SUPPLIED PASSAGE:
------
I have a string that looks like this:
x <- "\r\n Ticker Symbol: RBO\r\n \t Exchange: TSX \r\n\t Assets ($mm) 36.26 \r\n\t Units Outstanding: 1,800,000 \r\n\t Mgmt. Fee** 0.25 \r\n 2013 MER* n/a \r\n\t CUSIP: 74932K103"
What I need is this:
list(Ticker = "RBO", Assets = 36.26, Shares = 1,800,000)
I've tried splitting, regex, etc. But I feel my string manipulation skills are not up to snuff.
Here's my "best" attempt so far.
x <- unlist(strsplit(unlist(strsplit(x, "\r\n\t") ),"\r\n"))
trim <- function (x) gsub("^\\s+|\\s+$", "", x)
x <- trim(x)
gsub("[A-Z]+$","\\2",x[2]) # bad attempt to get RBO
Update/better answer:
A look at cat(x) and readLines(x) helps a lot here
> cat(x)
#
# Ticker Symbol: RBO
# Exchange: TSX
# Assets ($mm) 36.26 #
# Units Outstanding: 1,800,000
# Mgmt. Fee** 0.25
# 2013 MER* n/a
# CUSIP: 74932K103
> readLines(textConnection(x))
# [1] "" " Ticker Symbol: RBO"
# [3] " \t Exchange: TSX " "\t Assets ($mm) 36.26 "
# [5] "\t Units Outstanding: 1,800,000 " "\t Mgmt. Fee** 0.25 "
# [7] " 2013 MER* n/a " "\t CUSIP: 74932K103"
------
(Records)
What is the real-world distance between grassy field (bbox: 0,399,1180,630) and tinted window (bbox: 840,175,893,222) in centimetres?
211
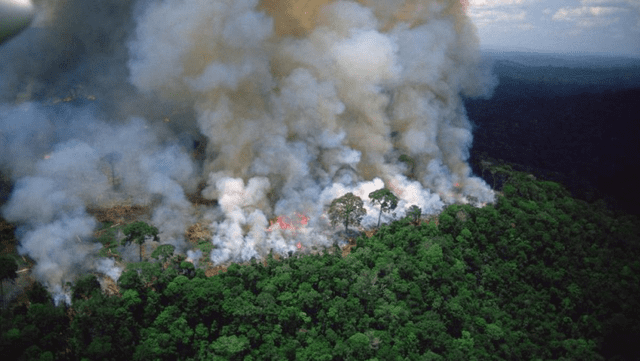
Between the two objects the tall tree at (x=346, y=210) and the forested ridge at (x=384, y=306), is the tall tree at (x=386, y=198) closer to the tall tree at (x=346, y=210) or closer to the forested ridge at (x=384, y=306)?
the tall tree at (x=346, y=210)

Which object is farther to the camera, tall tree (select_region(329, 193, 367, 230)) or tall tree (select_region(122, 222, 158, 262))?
tall tree (select_region(329, 193, 367, 230))

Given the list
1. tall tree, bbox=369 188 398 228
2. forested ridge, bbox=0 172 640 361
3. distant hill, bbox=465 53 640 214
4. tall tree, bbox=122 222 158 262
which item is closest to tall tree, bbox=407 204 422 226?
tall tree, bbox=369 188 398 228

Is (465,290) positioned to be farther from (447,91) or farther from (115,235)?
(447,91)

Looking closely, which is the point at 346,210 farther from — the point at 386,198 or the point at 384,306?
the point at 384,306

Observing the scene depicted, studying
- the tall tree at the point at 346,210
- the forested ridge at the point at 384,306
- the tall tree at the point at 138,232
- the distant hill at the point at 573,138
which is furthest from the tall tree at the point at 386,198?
the distant hill at the point at 573,138

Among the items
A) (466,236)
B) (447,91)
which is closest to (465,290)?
(466,236)

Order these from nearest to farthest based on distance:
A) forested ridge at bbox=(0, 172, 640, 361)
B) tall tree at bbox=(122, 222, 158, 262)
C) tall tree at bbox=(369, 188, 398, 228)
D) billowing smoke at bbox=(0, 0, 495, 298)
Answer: forested ridge at bbox=(0, 172, 640, 361)
tall tree at bbox=(122, 222, 158, 262)
billowing smoke at bbox=(0, 0, 495, 298)
tall tree at bbox=(369, 188, 398, 228)

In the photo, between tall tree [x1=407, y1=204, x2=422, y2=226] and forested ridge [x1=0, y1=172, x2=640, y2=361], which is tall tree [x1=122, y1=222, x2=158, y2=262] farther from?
tall tree [x1=407, y1=204, x2=422, y2=226]
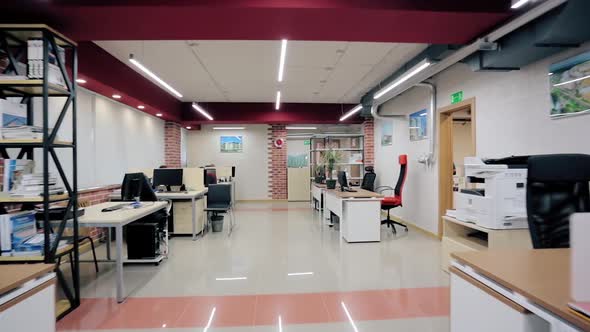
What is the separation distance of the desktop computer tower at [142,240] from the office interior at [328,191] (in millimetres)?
27

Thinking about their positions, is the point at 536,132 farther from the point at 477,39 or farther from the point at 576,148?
the point at 477,39

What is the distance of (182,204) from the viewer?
217 inches

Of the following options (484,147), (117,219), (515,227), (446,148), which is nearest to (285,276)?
(117,219)

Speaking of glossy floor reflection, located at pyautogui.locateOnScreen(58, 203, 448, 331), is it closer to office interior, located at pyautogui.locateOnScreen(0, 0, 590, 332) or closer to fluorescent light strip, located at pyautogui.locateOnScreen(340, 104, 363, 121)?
office interior, located at pyautogui.locateOnScreen(0, 0, 590, 332)

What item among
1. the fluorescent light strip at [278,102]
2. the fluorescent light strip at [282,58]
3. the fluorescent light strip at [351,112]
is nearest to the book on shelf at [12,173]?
the fluorescent light strip at [282,58]

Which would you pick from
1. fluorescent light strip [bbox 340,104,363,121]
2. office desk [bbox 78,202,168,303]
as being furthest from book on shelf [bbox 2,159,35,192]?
fluorescent light strip [bbox 340,104,363,121]

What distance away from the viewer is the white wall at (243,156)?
34.0 ft

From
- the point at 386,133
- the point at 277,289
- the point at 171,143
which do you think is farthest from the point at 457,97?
the point at 171,143

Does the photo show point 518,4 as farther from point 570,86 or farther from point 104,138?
point 104,138

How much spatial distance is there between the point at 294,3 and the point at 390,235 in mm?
4427

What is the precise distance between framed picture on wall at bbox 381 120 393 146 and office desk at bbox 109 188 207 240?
4.80 m

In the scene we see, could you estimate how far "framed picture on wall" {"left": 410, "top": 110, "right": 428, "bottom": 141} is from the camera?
5816 millimetres

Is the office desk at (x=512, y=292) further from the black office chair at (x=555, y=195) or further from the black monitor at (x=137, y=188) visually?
the black monitor at (x=137, y=188)

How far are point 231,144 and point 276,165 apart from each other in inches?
68.8
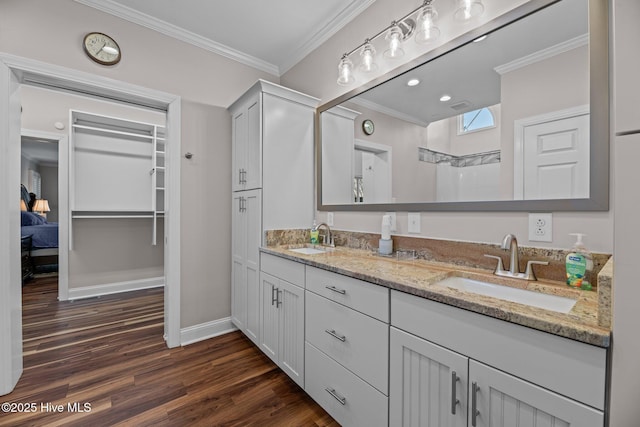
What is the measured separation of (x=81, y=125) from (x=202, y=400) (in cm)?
385

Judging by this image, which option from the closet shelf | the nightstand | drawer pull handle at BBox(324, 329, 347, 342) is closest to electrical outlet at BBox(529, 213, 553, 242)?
drawer pull handle at BBox(324, 329, 347, 342)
------
EXERCISE REQUIREMENTS:
[1] In the R string-parsing thread, list each field in the string assigned to x together with the value it gives.
[2] Please repeat the part of the R string-parsing thread that begins at the words "I have a string" and stops after "attempt so far.".
[3] According to the update in the R string-parsing thread, what two calls help a lot when examining x?

RESULTS:
[1]
Ticker Symbol: RBO
Exchange: TSX
Assets ($mm): 36.26
Units Outstanding: 1,800,000
Mgmt. Fee**: 0.25
2013 MER*: n/a
CUSIP: 74932K103

[2]
I have a string that looks like this:
x <- "\r\n Ticker Symbol: RBO\r\n \t Exchange: TSX \r\n\t Assets ($mm) 36.26 \r\n\t Units Outstanding: 1,800,000 \r\n\t Mgmt. Fee** 0.25 \r\n 2013 MER* n/a \r\n\t CUSIP: 74932K103"
What I need is this:
list(Ticker = "RBO", Assets = 36.26, Shares = 1,800,000)
I've tried splitting, regex, etc. But I feel my string manipulation skills are not up to snuff.
Here's my "best" attempt so far.

[3] cat(x) and readLines(x)